Work is underway to improve the health and resilience of the River Murray’s inland wetlands and floodplains.
Many years of water over-allocation and river regulation have meant a decline in the health of the River Murray, exacerbated by an extended period of drought – known as the millennium drought – across the Murray-Darling Basin.
Wetland and floodplain habitats have been hit hard. Vegetation, including many majestic river red gums, have been severely stressed. Animals have also been affected with numbers of native fish, such as the iconic Murray cod and Murray hardyhead, dwindling.
The problem? Not enough water has been coming down the Lower Murray to meet the environment’s requirements.
Why we’re taking action
The River Murray‘s many locks, weirs, barrages and upstream storages have provided greater security of water for human consumption. But these structures have divided the river into unconnected sections, which significantly affects seasonal and annual variations in water flows.

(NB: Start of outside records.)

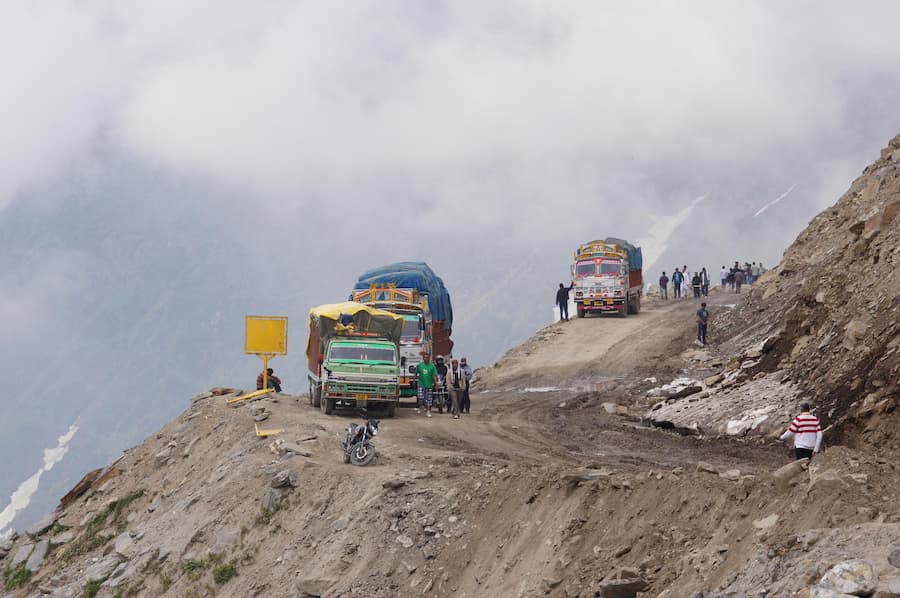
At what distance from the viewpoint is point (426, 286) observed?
35.8 m

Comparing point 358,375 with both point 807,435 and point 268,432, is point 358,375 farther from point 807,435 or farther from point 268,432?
point 807,435

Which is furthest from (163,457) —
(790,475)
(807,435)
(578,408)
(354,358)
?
(790,475)

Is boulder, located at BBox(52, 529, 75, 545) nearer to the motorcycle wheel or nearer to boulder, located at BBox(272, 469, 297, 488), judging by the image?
boulder, located at BBox(272, 469, 297, 488)

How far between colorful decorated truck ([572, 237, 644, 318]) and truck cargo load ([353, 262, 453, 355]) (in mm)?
12362

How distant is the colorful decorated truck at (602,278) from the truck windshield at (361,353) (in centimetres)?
2294

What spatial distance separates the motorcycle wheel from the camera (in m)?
21.1

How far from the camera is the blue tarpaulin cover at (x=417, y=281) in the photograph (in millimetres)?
34750

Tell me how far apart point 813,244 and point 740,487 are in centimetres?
3080

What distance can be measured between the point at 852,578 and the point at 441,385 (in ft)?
Result: 72.4

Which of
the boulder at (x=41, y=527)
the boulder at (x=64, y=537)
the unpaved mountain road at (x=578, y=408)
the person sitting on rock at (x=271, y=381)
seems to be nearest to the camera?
the unpaved mountain road at (x=578, y=408)

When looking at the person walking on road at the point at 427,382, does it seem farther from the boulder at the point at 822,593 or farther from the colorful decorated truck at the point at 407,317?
the boulder at the point at 822,593

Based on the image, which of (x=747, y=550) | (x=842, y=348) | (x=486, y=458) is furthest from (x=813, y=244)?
(x=747, y=550)

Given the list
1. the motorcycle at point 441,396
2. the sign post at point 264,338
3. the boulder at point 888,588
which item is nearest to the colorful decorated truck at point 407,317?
the motorcycle at point 441,396

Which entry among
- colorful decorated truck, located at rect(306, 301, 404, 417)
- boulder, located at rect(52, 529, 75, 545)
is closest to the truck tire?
colorful decorated truck, located at rect(306, 301, 404, 417)
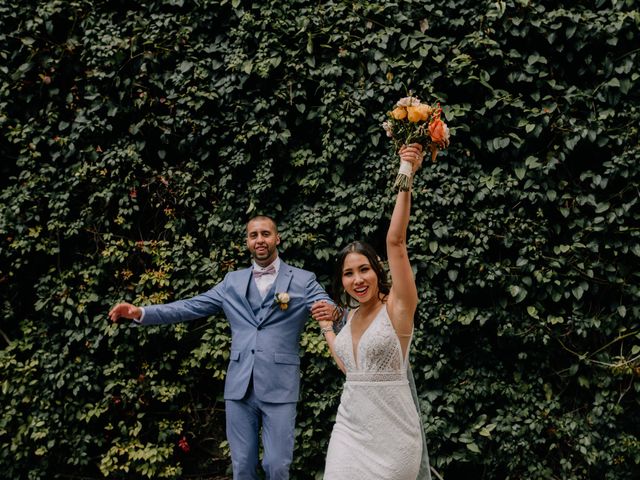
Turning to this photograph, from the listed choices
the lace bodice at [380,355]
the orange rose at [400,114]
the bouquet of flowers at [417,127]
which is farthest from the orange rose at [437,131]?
the lace bodice at [380,355]

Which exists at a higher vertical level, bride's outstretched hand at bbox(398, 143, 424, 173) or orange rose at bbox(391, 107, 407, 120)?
orange rose at bbox(391, 107, 407, 120)

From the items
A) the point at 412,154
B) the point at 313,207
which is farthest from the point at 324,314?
the point at 313,207

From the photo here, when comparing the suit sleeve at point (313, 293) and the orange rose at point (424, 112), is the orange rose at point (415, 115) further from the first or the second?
the suit sleeve at point (313, 293)

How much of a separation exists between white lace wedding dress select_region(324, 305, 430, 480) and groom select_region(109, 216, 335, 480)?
1442 mm

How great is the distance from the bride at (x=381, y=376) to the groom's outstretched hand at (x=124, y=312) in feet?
5.72

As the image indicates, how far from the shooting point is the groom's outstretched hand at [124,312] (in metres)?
4.02

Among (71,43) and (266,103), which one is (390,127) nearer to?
(266,103)

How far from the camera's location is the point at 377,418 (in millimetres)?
2682

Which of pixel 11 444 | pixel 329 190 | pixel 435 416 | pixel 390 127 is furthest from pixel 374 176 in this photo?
pixel 11 444

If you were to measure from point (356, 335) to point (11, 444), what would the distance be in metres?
4.12

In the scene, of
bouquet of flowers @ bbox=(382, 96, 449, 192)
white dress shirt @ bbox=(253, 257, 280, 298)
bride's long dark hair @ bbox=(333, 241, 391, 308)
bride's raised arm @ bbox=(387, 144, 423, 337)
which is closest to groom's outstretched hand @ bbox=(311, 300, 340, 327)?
bride's long dark hair @ bbox=(333, 241, 391, 308)

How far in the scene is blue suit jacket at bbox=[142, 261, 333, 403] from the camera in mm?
4184

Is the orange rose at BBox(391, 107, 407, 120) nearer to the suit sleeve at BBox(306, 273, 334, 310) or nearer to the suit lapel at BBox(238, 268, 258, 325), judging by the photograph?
the suit sleeve at BBox(306, 273, 334, 310)

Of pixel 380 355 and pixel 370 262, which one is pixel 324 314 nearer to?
pixel 370 262
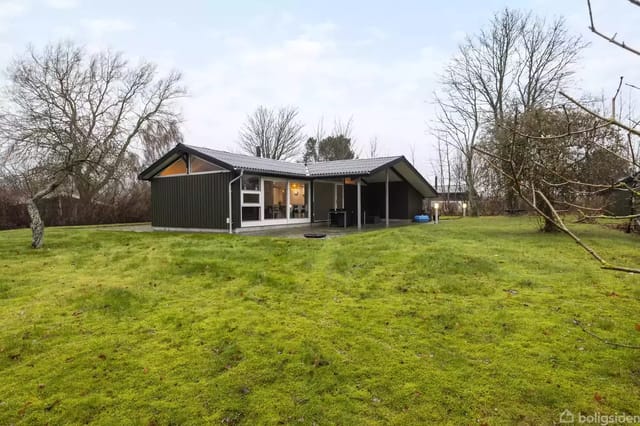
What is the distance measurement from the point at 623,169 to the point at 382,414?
29.7ft

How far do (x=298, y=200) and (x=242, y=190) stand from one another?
122 inches

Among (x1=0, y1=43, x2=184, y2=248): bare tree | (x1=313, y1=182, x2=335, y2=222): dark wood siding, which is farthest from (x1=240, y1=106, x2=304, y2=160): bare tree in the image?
(x1=313, y1=182, x2=335, y2=222): dark wood siding

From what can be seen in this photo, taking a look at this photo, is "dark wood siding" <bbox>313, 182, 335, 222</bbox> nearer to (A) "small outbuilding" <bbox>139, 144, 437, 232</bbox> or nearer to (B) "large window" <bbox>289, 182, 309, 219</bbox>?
(A) "small outbuilding" <bbox>139, 144, 437, 232</bbox>

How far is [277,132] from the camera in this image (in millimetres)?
34000

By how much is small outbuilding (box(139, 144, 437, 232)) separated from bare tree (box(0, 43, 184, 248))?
3.29 metres

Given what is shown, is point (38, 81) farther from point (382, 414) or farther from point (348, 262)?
point (382, 414)

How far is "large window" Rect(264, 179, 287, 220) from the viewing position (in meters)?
12.9

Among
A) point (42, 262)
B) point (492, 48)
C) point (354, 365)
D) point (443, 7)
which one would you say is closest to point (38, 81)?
point (42, 262)

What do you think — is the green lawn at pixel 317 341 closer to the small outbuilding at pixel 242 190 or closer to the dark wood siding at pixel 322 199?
the small outbuilding at pixel 242 190

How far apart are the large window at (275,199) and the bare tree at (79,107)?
6809 millimetres

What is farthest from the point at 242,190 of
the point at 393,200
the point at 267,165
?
the point at 393,200

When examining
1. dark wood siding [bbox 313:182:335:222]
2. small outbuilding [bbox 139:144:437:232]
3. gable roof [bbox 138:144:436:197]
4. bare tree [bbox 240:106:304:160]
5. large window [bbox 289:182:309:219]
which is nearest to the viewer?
small outbuilding [bbox 139:144:437:232]

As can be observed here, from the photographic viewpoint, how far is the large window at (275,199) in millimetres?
12886

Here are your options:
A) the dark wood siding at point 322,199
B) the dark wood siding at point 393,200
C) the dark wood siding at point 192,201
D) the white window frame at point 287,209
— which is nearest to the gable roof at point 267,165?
the white window frame at point 287,209
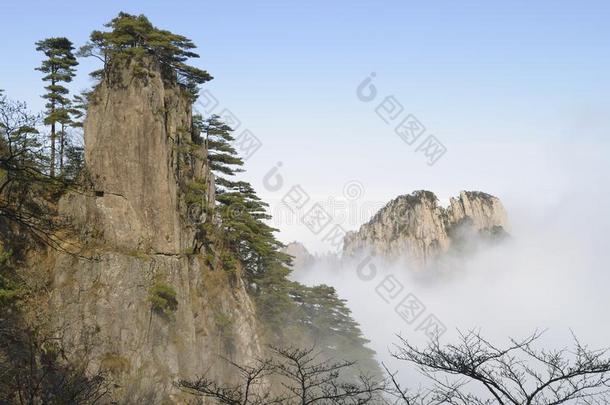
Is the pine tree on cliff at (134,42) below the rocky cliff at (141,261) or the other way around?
the other way around

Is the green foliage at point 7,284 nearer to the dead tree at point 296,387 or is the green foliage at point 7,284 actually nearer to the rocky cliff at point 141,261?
the rocky cliff at point 141,261

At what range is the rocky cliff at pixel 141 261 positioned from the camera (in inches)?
967

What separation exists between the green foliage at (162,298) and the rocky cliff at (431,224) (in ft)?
382

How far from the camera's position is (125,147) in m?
28.4

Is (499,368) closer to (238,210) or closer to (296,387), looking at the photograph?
(296,387)

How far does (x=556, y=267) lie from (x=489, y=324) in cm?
5627

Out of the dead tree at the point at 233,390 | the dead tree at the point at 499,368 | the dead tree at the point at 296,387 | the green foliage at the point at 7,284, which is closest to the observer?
the dead tree at the point at 499,368

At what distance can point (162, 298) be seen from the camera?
26281mm

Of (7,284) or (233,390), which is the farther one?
(7,284)

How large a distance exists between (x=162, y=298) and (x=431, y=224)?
11982 cm

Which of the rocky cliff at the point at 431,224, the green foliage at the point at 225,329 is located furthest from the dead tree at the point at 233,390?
the rocky cliff at the point at 431,224

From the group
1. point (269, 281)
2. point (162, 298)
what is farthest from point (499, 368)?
point (269, 281)

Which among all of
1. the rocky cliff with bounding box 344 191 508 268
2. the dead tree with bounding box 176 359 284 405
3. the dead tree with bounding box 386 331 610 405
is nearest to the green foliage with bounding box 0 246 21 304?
the dead tree with bounding box 176 359 284 405

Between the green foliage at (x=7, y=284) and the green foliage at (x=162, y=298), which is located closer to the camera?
the green foliage at (x=7, y=284)
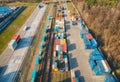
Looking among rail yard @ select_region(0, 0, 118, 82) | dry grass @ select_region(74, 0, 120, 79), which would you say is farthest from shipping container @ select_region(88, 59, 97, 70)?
dry grass @ select_region(74, 0, 120, 79)

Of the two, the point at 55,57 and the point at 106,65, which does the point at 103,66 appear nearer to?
the point at 106,65

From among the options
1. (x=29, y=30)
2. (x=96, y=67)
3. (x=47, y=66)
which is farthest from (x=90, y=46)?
(x=29, y=30)

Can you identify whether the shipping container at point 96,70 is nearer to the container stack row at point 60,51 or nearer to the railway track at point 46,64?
the container stack row at point 60,51

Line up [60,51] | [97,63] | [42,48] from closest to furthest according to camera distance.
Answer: [97,63] < [60,51] < [42,48]

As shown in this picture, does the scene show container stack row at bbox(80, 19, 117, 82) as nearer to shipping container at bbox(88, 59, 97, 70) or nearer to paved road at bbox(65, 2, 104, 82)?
shipping container at bbox(88, 59, 97, 70)

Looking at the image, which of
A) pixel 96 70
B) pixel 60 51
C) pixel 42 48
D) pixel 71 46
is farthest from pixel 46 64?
pixel 96 70

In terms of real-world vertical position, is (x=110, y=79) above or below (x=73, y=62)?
above

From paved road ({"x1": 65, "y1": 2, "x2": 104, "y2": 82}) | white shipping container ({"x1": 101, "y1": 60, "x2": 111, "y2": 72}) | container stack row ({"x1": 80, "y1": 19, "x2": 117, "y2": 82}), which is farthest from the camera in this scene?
white shipping container ({"x1": 101, "y1": 60, "x2": 111, "y2": 72})

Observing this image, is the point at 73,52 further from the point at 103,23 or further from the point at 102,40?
Result: the point at 103,23
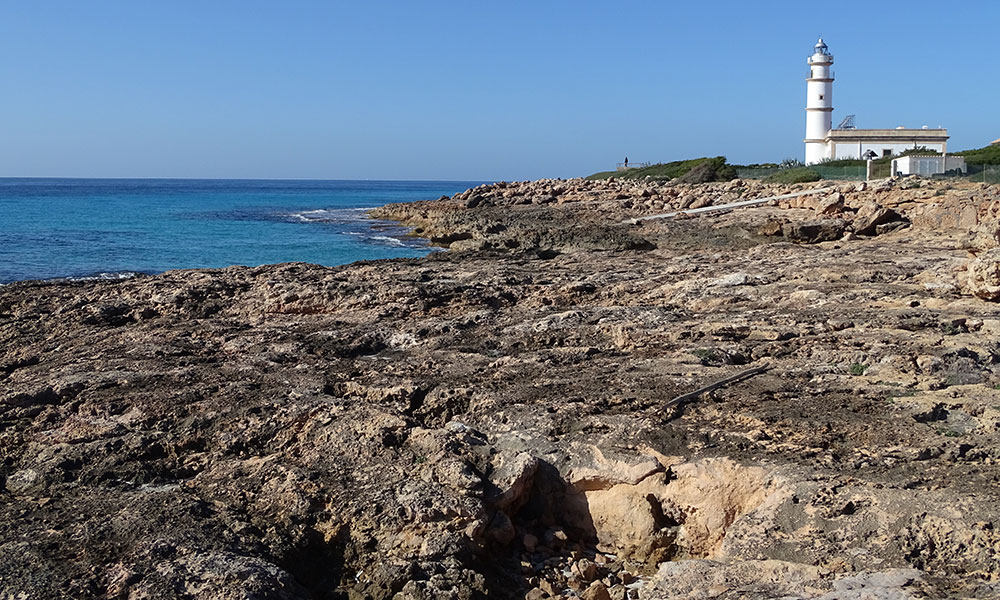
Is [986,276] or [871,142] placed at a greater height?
[871,142]

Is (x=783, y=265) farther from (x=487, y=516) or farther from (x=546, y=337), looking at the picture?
(x=487, y=516)

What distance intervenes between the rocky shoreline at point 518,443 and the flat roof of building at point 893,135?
43.4 m

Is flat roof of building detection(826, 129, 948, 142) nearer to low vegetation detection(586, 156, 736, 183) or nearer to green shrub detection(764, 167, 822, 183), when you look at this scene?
A: low vegetation detection(586, 156, 736, 183)

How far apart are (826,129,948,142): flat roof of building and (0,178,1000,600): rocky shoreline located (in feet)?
143

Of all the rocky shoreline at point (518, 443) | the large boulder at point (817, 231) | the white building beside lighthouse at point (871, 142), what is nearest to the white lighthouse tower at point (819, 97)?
the white building beside lighthouse at point (871, 142)

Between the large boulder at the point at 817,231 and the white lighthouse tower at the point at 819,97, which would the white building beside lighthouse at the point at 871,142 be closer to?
the white lighthouse tower at the point at 819,97

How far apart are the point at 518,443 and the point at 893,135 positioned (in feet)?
170

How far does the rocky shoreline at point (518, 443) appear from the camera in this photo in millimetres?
5172

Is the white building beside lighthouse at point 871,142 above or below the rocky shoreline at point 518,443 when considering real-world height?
above

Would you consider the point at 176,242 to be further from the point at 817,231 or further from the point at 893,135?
the point at 893,135

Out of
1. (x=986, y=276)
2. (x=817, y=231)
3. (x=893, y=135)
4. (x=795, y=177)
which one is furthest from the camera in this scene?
(x=893, y=135)

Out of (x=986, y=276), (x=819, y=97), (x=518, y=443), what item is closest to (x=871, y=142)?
(x=819, y=97)

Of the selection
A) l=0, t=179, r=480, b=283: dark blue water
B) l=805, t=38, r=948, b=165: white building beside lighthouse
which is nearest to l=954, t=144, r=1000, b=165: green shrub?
l=805, t=38, r=948, b=165: white building beside lighthouse

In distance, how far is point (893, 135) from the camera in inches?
2018
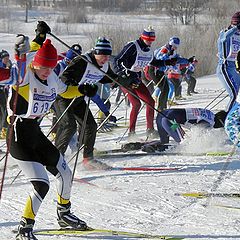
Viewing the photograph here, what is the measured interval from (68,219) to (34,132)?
79 centimetres

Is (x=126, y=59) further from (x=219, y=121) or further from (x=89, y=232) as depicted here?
(x=89, y=232)

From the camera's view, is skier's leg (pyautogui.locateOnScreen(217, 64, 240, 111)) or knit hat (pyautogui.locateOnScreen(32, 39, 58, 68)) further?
skier's leg (pyautogui.locateOnScreen(217, 64, 240, 111))

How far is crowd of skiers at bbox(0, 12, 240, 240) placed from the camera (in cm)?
502

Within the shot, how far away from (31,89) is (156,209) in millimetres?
1748

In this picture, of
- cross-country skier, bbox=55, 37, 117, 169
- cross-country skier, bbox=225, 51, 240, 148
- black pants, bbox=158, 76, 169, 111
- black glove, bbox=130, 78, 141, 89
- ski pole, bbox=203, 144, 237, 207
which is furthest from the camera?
black pants, bbox=158, 76, 169, 111

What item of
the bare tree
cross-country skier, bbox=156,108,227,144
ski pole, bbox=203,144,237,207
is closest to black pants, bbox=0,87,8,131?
cross-country skier, bbox=156,108,227,144

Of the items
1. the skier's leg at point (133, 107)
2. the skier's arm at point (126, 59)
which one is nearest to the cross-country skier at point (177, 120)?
the skier's leg at point (133, 107)

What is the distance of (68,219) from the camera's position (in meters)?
5.30

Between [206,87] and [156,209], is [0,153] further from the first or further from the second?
[206,87]

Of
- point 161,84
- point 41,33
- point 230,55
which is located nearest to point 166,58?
point 161,84

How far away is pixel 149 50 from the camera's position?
9.78m

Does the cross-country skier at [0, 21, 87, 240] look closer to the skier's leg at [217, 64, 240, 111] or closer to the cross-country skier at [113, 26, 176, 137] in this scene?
the cross-country skier at [113, 26, 176, 137]

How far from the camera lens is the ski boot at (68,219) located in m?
5.29

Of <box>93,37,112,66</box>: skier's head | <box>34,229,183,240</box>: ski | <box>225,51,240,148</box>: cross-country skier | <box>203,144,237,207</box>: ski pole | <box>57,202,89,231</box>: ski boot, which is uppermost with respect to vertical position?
<box>93,37,112,66</box>: skier's head
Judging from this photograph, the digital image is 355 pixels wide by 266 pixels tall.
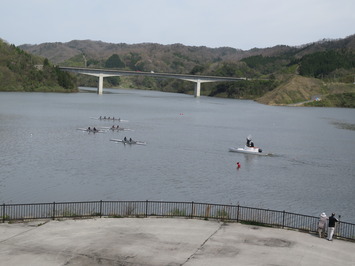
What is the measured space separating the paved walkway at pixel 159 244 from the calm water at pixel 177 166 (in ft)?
50.7

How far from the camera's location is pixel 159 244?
91.8ft

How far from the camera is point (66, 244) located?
27453 mm

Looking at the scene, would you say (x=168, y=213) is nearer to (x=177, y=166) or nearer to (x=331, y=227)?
(x=331, y=227)

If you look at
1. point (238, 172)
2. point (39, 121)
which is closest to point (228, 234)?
point (238, 172)

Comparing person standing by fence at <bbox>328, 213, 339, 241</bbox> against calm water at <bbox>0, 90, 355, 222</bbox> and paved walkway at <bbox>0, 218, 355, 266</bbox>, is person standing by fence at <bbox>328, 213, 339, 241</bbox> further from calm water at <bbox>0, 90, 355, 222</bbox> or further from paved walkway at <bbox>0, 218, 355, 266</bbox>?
calm water at <bbox>0, 90, 355, 222</bbox>

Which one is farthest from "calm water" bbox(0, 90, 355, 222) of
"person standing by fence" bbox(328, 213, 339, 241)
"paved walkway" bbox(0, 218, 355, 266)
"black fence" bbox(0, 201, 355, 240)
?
"paved walkway" bbox(0, 218, 355, 266)

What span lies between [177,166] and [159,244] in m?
38.8

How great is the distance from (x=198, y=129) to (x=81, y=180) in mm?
62725

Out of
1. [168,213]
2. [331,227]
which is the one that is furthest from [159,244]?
[331,227]

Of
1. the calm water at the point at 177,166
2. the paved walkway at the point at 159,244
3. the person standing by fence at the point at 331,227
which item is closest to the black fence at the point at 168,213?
the paved walkway at the point at 159,244

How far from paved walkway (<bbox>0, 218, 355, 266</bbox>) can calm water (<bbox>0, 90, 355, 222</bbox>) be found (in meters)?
15.4

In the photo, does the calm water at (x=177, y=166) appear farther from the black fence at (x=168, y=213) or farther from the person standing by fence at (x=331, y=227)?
the person standing by fence at (x=331, y=227)

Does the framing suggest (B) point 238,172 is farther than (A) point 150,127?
No

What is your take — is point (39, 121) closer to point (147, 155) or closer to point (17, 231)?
point (147, 155)
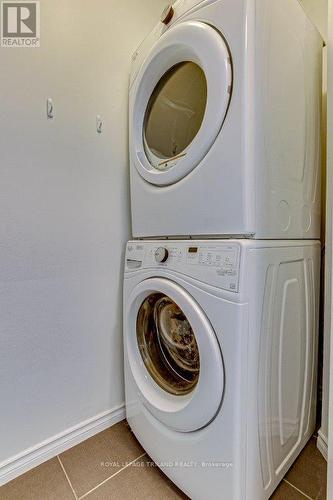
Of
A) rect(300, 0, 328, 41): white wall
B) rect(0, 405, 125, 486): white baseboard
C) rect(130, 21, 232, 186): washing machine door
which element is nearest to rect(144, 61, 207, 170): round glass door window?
rect(130, 21, 232, 186): washing machine door

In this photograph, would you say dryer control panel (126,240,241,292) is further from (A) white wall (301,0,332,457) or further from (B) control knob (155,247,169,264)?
(A) white wall (301,0,332,457)

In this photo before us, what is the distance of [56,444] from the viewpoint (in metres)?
0.98

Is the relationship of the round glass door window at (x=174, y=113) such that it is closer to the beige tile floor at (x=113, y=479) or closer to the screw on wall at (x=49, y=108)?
the screw on wall at (x=49, y=108)

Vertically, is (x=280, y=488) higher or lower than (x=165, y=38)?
lower

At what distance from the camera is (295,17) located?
0.85 metres

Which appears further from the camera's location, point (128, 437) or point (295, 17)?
point (128, 437)

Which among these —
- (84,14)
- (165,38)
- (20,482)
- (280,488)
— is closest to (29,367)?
(20,482)

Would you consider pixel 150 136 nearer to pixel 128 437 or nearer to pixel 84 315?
pixel 84 315

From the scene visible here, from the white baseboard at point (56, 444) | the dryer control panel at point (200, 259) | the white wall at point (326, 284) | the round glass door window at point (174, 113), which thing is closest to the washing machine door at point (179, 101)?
the round glass door window at point (174, 113)

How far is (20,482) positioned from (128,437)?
0.41 m

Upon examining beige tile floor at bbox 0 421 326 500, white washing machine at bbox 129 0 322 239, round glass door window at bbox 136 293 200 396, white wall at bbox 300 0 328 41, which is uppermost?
white wall at bbox 300 0 328 41

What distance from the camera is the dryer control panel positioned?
642 millimetres

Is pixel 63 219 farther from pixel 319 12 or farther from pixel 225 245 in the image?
pixel 319 12

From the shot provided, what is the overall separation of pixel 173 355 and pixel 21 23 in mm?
1376
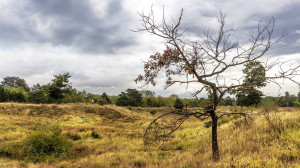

Before the structures were introduced, the majority of wetlands and floodplains received highly variable flows, with intermittent dry and wet periods. They needed – and still do need – irregular but frequent flooding to replenish soil moisture and flush salt from soils. This enables floodplain plants and animals to survive and flourish.
Now, each section of the river is maintained at stable water levels, or pools, with the base flow river level usually higher than before weir construction began in the 1920s. This, along with increasing extraction of water from the system, has permanently altered environmental flows from the river to adjacent floodplains, anabranches and wetlands.
Some wetlands and many of the floodplains are now above the regulated water level and have inundation patterns that are too short and infrequent. In contrast, 87 per cent of wetlands are now permanently inundated; their inlets connect to the river below the regulated level.
Constant inundation and stable water levels have:
- restricted nature’s regeneration processes
- impeded natural nutrient cycles
- caused a decline in the diversity and extent of habitats, flora and fauna
- caused some exotic species, such as the common carp, to thrive because they favour unnatural, permanent inundation, placing further strain on wetlands.